Mentha spicata Labiatae, known as spearmint and Mentha piperita Labiatae, known as peppermint can be used for various kinds of illnesses in herbal medicine and flavoring in industry. M. spicata Labiatae grows on the Anamas plateau of Yenithornarbademli town of Isparta, located in southwest part of Turkey. In this town, clinicians thought that consumption of tea steeped with M. spicata or M. piperita caused a diminished libido. Because antiandrogenic effects of spearmint and peppermint were found previously in rats, it was decided to observe the effect of this herbal tea on the androgen levels in hirsute women.Twenty-one female hirsute patients, 12 with polycystic ovary syndrome and 9 with idiopathic hirsutism were included to the study. They were took a cup of herbal tea which was steeped with M. spicata for 5 days twice a day in the follicular phase of their menstrual cycles. After treatment with spearmint teas, there was a significant decrease in free testosterone and increase in luteinizing hormone, follicle-stimulating hormone and estradiol. There were no significant decreases in total testosterone or dehydroepiandrostenedione sulphate levels. Spearmint can be an alternative to antiandrogenic treatment for mild hirsutism. Further studies are needed to test the reliability of these results and the availability of spearmint as a drug for hirsutism. Copyright 2007 John Wiley & Sons, Ltd.

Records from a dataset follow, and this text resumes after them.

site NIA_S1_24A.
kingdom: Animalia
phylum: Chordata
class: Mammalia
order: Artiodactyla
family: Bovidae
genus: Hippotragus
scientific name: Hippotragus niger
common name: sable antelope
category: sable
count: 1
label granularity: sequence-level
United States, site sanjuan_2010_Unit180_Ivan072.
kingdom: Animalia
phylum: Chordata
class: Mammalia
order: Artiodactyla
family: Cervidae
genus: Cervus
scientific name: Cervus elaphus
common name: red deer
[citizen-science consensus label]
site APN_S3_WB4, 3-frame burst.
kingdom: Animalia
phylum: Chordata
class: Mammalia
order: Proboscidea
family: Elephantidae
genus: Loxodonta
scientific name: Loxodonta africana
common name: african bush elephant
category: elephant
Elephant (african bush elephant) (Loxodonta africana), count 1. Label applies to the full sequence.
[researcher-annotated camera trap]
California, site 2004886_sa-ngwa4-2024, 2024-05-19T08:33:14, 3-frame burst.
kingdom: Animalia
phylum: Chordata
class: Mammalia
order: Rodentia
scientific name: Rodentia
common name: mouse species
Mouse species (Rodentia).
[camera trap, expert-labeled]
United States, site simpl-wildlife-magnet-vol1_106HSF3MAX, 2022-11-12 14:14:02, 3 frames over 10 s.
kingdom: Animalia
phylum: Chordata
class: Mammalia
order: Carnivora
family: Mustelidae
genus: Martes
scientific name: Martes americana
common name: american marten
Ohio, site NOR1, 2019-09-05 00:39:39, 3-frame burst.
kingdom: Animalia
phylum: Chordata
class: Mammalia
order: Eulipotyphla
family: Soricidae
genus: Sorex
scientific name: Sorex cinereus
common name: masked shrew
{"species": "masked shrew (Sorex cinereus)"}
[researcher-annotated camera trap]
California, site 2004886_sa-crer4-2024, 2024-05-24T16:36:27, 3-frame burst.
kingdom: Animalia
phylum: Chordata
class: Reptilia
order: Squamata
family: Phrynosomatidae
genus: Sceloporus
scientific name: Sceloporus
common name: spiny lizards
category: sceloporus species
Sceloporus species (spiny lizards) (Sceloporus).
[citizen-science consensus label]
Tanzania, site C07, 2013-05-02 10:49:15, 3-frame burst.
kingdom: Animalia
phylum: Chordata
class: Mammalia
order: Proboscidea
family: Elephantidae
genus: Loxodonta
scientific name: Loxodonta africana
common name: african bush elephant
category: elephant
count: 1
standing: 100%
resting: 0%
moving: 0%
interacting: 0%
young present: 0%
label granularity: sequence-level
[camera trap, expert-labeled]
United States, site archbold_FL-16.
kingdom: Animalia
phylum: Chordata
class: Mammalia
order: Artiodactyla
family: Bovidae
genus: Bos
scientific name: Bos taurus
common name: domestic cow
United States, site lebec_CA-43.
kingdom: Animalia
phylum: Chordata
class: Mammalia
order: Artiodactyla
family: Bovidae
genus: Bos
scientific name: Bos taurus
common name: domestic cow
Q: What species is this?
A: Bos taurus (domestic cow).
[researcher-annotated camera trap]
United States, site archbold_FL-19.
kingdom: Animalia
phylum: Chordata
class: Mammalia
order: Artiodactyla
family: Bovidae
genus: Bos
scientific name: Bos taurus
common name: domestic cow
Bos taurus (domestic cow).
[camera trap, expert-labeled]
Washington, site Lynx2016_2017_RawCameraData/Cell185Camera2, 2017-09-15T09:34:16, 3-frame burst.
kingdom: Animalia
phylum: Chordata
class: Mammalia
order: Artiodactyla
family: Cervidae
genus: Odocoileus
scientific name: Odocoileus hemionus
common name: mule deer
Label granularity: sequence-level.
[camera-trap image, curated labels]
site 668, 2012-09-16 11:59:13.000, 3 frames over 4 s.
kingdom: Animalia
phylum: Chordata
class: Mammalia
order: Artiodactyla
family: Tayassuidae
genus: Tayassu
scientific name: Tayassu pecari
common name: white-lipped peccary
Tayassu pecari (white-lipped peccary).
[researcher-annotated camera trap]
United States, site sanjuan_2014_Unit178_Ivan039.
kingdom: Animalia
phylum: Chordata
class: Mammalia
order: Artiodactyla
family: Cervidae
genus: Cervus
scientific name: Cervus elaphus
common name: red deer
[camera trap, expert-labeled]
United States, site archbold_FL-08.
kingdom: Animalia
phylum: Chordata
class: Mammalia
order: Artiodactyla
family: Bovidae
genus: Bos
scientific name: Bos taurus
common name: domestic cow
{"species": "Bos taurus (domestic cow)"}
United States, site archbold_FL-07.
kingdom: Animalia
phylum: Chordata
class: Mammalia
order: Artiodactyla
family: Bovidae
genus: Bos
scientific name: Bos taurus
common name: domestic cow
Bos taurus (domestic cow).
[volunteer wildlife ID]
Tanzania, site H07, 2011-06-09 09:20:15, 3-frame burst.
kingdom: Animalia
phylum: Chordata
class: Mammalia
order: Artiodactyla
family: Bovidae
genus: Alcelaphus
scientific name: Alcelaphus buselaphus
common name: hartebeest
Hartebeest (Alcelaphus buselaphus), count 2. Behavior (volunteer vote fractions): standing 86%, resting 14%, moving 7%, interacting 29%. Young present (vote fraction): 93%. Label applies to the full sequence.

Article Published Date : May 01, 2007

Study Type : Human Study

30) “Short-term study on the effects of rosemary on cognitive function in an elderly population.”

Abstract Title:

Short-term study on the effects of rosemary on cognitive function in an elderly population.

Abstract Source:

J Med Food. 2012 Jan ;15(1):10-7. Epub 2011 Aug 30. PMID: 21877951

Abstract Author(s):

Andrew Pengelly, James Snow, Simon Y Mills, Andrew Scholey, Keith Wesnes, Leah Reeves Butler

Article Affiliation:

Herbal Medicine Department, Tai Sophia Institute, Laurel, Maryland 20723, USA. apengelly@tai.edu

Abstract:

Rosemary (Rosmarinus officinalis L.) has traditional reputations that justify investigation for a potential role in reducing widespread cognitive decline in the elderly. A randomized, placebo-controlled, double-blinded, repeated-measures crossover study was conducted to investigate possible acute effects of dried rosemary leaf powder on cognitive performance. Twenty-eight older adults (mean age, 75 years) were tested using the Cognitive Drug Research computerized assessment system 1, 2.5, 4, and 6 hours following a placebo and four different doses of rosemary. Doses were counterbalanced, and there was a 7-day washout between visits. There was a biphasic dose-dependent effect in measures of speed of memory: the lowest dose (750 mg) of rosemary had a statistically significant beneficial effect compared with placebo (P=.01), whereas the highest dose (6,000 mg) had a significant impairing effect (P<.01). There were significant deleterious effects on other measures of cognitive performance, although these were less consistent. Speed of memory is a potentially useful predictor of cognitive function during aging. The positive effect of the dose nearest normal culinary consumption points to the value of further work on effects of low doses over the longer term.